The Khyber Pakhtunkhwa government has announced that it will directly purchase wheat from growers this year instead of buying the grain from other sources. And the provincial food department’s procurement drive will be financed by the Bank of Khyber.

The direct procurement is expected to save around Rs6,000 per ton and could help cut provincial government’s expenditure by Rs2.5 billion in the procurement target of 0.4 million tons.

While acknowledging the sharp rise in cost of production, the Agriculture Planning Institute (API) has recommended a wheat support price of Rs11.50 per 40kg for the coming season.

This recommendation has been forwarded to the federal cabinet for approval. But approval of provincial chief ministers would also be needed for the price raise as the ministry of food and agriculture stands devolved after the 18th Constitutional Amendment.
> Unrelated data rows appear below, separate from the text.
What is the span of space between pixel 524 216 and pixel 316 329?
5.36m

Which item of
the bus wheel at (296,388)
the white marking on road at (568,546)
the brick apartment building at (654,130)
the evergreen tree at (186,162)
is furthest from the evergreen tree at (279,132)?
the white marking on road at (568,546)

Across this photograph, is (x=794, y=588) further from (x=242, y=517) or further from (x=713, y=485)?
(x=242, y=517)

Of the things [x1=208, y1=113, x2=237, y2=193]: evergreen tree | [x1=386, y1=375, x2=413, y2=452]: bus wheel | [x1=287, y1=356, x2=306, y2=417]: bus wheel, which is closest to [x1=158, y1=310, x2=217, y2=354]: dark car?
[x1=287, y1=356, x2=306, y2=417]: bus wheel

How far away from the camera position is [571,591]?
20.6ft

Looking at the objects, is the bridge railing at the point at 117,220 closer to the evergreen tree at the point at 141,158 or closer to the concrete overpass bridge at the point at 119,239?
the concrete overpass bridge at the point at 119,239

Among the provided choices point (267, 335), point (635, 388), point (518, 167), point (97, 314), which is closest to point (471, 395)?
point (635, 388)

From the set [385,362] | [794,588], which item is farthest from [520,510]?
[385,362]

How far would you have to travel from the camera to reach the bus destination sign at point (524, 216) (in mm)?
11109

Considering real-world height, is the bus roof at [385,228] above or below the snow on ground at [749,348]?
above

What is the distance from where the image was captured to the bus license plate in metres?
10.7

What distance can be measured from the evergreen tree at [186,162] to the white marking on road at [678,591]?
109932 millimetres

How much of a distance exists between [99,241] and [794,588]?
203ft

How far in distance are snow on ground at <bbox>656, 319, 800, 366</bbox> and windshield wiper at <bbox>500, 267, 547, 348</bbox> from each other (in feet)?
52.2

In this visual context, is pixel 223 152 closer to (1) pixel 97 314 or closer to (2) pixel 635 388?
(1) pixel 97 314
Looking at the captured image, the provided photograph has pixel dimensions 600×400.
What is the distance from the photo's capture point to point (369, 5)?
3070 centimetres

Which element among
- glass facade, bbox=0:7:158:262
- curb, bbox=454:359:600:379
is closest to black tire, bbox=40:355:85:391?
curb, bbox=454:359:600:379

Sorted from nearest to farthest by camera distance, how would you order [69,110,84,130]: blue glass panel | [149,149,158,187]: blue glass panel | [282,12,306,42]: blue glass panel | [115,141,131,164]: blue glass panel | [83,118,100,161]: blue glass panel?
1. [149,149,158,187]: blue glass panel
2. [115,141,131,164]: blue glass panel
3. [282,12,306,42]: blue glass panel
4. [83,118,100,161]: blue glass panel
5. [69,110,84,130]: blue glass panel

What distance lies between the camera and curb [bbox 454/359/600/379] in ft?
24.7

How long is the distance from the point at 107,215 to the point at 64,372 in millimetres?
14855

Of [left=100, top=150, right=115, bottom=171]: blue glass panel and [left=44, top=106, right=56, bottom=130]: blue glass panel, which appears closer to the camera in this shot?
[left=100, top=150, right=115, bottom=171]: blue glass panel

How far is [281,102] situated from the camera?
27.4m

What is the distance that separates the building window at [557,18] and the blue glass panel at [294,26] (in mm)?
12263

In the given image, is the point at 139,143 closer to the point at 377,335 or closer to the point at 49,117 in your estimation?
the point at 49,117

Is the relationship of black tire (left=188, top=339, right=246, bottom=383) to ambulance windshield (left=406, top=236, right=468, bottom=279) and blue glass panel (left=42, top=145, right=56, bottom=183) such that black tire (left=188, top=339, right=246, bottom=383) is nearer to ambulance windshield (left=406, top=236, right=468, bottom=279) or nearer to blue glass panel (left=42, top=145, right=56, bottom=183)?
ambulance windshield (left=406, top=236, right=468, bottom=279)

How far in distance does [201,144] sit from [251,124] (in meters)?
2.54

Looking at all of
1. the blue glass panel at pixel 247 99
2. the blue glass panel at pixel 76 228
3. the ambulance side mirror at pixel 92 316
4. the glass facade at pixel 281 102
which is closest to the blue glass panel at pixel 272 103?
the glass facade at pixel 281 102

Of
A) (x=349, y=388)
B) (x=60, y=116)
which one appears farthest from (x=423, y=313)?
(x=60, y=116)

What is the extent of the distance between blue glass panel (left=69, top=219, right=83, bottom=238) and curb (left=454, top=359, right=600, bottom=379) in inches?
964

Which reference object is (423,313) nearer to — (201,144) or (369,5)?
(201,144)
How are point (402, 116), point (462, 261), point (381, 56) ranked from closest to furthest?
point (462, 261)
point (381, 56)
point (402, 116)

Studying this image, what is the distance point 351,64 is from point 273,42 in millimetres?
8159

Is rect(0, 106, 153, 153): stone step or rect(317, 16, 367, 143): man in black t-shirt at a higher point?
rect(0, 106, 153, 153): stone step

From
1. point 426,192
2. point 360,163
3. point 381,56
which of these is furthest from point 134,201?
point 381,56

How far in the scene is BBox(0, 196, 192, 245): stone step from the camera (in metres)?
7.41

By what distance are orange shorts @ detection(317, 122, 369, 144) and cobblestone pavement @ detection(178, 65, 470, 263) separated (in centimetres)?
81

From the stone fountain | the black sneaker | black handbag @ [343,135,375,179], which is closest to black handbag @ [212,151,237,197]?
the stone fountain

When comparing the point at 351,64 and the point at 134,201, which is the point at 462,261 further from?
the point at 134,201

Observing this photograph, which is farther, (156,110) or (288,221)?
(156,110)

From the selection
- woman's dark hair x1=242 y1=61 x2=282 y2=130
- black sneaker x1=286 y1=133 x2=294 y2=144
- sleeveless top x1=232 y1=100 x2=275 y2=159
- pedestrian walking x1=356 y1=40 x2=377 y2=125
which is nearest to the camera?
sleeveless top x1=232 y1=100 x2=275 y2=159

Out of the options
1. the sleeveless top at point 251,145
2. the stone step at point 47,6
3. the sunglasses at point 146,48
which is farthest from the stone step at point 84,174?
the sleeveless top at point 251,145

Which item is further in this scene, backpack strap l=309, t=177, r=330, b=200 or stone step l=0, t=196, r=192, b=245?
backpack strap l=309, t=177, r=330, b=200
Whether the chief ministers would approve the proposal or not is yet to be learnt, because of its impact on urban consumers.

As the elections due in t one and a half years, the government may find itself in a fix to take an early decision. It wants to please the growers by increasing the wheat support price but also knows that the increase would fuel food inflation and may result in public backlash. This explains the delay in taking the decision on the issue.

The high prices of farm inputs have raised the cost of production. The API, keeping this fact in mind, has also stressed the government to withdraw taxes and duties on agricultural inputs.

Small growers have been complaining of negligence and malpractices in the procurement system. “Officials purchase of the commodity from middlemen but the growers have numerous complaints. The procurement centres discourage and compel growers to approach their agents,” a farmer complained.

“Because of delays in assessing the crop, that expose the produce to thieves and vagaries of weather (as it is mostly kept lying in the open at procurement centres), and frequent wrong assessment and rejection of their wheat quality/variety, farmers usually prefer to sell their produce to private buyers for quick deal at four to five per cent lower rates,” he said.

The middlemen, who usually work as cartel, often reduce demand that results in price crash.

In the past, Khyber Pukhtunkhwa has never been able to achieve its wheat procurement target owing to shortage of finances, wheat procurement centres, storage facilities and extensive role of the middlemen in the process. The procurement system needs to be revamped.

“The government should enter into pre-sowing wheat purchase deals with farmers. It should announce the list of wheat procurement centres and increase the number of such centres. Interests of small growers should be safeguarded during the procurement of the crop, especially of those from the floods/militancy hit areas,” says a farmer.